# [Material provided]

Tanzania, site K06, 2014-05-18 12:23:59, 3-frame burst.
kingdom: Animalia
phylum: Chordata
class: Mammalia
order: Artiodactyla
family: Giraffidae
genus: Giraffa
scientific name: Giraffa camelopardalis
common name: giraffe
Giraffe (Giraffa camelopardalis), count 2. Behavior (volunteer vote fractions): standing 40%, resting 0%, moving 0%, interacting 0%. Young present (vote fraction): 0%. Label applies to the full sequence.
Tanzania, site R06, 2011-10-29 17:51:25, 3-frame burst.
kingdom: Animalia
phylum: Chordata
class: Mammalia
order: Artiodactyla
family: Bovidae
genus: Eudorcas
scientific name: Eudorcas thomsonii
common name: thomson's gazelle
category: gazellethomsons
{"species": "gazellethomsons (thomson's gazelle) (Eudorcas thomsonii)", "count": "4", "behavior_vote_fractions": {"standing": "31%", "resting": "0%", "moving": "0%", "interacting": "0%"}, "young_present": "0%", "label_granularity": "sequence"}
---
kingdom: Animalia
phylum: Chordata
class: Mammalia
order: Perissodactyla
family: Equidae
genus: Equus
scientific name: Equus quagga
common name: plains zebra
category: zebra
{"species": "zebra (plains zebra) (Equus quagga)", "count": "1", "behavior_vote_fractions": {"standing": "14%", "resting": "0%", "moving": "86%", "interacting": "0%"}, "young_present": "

# [Aim of the task]
Where the word "species" occurs in a line of the records, copy that line.

# [Task solution]
{"species": "gazellethomsons (thomson's gazelle) (Eudorcas thomsonii)", "count": "4", "behavior_vote_fractions": {"standing": "31%", "resting": "0%", "moving": "0%", "interacting": "0%"}, "young_present": "0%", "label_granularity": "sequence"}
{"species": "zebra (plains zebra) (Equus quagga)", "count": "1", "behavior_vote_fractions": {"standing": "14%", "resting": "0%", "moving": "86%", "interacting": "0%"}, "young_present": "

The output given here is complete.